Losing players at an alarming rate is a huge problem for SA. But if there is one issue more pressing, it’s the amount of coaching capital flowing out of the country.
The Hurricanes were a whisker away from becoming the first team in history to beat the Crusaders in Christchurch in a play-off game last week. They’re coached by John Plumtree, who learned and developed his craft in SA for more than a decade.
Johan van Graan is doing impressive work at Munster, Johan Ackermann has turned Gloucester into potential English champions, Gary Gold is coaching the USA with great success and Dave Wessels is doing an admirable job at the Melbourne Rebels with scarce resources.
They range in age from 37 (Wessels) to 51 (Gold) and none are involved in the SA game anymore.
In the coming weeks Franco Smith is off to coach Italy and Robbie Fleck will be surfing in Bali as he ponders his next move post Stormers. Jake White and Heyneke Meyer are coaching clubs in Japan and France respectively.
Add others such as the wily Alan Solomons, who is director of rugby at Worcester where Omar Mouneimne is the defence coach and it’s obvious SA has lost a minibus full of coaching talent.
I know there will be guffawing at the idea that Smith and Fleck are somehow great coaches, but this issue is broader than that.
Fleck has spent four years as a Super Rugby head coach. Thrown into the job without the right experience and pedigree, or without mentorship, he managed to just about survive. His winning ratio of 51% over four years is nearly on par with the lauded Swys de Bruyn’s 54% winning ratio over two seasons with the Lions.
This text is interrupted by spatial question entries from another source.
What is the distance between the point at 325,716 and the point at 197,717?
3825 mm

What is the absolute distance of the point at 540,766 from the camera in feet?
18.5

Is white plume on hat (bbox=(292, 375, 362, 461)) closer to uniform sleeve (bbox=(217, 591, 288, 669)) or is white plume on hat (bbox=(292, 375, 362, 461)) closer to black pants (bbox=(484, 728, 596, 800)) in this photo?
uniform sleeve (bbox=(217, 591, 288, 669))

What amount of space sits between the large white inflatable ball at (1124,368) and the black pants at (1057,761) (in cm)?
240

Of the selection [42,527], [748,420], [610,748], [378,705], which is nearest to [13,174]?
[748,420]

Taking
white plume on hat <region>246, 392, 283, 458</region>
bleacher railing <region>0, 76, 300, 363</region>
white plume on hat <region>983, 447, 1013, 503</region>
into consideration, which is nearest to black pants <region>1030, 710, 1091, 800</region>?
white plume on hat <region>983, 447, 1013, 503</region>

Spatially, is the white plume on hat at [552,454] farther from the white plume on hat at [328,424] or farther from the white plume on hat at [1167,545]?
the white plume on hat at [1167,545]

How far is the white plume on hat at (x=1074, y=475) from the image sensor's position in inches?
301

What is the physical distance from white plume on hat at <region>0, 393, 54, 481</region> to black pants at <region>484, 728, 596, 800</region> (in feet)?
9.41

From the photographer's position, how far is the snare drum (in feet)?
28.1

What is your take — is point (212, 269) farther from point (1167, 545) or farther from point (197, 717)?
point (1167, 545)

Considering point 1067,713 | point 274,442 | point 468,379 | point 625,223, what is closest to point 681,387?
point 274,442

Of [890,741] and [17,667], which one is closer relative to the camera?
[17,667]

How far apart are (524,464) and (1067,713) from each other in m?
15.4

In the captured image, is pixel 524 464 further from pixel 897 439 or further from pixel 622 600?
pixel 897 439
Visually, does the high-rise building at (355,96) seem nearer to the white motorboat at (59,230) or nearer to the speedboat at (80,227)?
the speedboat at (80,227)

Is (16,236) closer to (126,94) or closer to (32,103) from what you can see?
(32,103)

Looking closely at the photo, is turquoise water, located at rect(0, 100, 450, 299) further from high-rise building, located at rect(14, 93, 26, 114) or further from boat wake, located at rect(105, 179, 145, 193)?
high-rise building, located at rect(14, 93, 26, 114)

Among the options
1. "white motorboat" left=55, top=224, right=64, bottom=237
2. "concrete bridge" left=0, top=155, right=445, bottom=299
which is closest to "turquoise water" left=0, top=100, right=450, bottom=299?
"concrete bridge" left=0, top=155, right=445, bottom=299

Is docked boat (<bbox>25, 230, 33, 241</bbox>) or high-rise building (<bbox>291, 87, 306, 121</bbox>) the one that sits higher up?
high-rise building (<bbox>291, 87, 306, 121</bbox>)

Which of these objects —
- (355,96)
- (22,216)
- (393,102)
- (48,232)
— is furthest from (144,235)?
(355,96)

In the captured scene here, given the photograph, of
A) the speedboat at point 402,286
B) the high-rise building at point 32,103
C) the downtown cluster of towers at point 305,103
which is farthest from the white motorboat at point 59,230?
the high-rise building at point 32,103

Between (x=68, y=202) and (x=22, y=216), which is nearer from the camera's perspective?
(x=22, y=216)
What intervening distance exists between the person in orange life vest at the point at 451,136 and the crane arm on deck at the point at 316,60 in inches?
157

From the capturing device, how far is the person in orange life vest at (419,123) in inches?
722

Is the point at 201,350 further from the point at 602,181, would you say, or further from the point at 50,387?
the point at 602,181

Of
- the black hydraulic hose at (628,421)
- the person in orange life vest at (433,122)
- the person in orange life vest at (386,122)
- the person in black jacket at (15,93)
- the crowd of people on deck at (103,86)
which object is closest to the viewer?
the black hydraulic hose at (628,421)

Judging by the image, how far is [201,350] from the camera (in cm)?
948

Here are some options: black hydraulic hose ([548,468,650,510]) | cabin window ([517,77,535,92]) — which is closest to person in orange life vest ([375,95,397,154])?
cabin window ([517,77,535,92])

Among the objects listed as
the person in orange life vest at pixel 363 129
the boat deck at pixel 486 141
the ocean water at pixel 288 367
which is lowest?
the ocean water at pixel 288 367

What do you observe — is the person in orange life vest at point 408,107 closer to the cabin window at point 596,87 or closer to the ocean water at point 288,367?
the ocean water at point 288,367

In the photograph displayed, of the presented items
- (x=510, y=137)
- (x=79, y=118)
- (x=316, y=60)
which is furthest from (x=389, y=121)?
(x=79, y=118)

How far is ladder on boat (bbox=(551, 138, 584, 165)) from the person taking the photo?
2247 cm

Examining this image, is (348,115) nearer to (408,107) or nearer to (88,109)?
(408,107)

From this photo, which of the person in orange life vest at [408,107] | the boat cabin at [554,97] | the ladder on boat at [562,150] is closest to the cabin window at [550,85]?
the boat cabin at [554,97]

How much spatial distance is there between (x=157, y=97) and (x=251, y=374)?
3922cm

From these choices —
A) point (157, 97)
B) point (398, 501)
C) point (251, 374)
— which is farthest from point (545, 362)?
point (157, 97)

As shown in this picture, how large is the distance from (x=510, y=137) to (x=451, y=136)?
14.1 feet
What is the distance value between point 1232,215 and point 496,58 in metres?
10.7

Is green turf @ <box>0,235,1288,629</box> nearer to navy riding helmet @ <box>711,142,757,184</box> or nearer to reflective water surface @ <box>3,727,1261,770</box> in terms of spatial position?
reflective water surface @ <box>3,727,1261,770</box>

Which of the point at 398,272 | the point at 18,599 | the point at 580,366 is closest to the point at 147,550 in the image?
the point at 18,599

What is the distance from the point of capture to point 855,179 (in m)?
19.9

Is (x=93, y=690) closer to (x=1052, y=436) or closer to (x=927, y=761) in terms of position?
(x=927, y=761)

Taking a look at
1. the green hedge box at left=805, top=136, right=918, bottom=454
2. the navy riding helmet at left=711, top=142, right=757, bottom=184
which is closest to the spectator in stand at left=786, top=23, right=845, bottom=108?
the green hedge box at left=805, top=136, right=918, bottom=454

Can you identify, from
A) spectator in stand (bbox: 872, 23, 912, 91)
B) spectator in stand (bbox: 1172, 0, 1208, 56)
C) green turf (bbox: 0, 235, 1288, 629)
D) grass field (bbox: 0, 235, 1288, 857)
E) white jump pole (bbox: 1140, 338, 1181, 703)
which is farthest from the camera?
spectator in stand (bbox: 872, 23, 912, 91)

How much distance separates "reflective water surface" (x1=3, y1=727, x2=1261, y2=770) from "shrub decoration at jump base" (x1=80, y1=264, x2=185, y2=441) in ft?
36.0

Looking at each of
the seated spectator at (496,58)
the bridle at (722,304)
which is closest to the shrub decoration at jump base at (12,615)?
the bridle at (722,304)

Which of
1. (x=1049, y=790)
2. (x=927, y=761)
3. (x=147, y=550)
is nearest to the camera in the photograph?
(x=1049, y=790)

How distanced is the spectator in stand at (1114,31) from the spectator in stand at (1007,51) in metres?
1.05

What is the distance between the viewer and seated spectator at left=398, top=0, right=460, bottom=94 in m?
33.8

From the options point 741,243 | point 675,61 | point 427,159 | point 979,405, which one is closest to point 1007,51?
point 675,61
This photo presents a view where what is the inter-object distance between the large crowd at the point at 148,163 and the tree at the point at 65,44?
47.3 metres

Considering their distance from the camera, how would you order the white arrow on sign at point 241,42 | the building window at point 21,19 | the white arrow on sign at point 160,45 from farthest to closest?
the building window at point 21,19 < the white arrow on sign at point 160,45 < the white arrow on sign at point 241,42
The Stormers’ lack of success can easily be blamed on Fleck but so much more has been at play in Cape Town over the period he was at the helm of Cape Town’s flagship rugby team. And now, with all that hard-earned intellectual capital that could be used locally, he is likely to resurface as a coach in a foreign land.
Another loss to SA coaching, Smith’s taken on the Italy job which is a much more glittering assignment than the Cheetahs.
And what about Robert du Preez, by all accounts the most loathed rugby coach in SA? His Sharks have under-performed, and like Fleck, he is on his way out – less for his results and more for his personality clashes with players and Sharks management.
He was a successful Varsity Cup coach given a job above his station when the Sharks appointed him. He has made many mistakes in the last three years but he didn’t appoint himself.
And when the Sharks eventually show him the door it will mark the fourth head coaching change since Plumtree’s departure in 2013. What kind of succession planning is that?
Former Blitzboks coach Paul Treu may be a controversial figure but he is out of the coaching frame for the time being while Vuyo Zangqa had to achieve success with the German national sevens team before making a return to SA.
We can’t talk seriously about player development if there is no coaching development and no distinct coaching plan.
Fleck was not properly mentored and now he won’t be around to mentor another young SA coach. Treu became a frustrated figure at the Stormers because there was no clear career path carved out for him to pursue.
Both are too young to be lost to the SA system, especially considering the amount of time invested in their development.
Hiring and firing coaches is easy. But until there is patience and planning around a coach, SA teams will continue to flounder as typically, a young, inexperienced coach shoulders the blame for a massive systemic failure.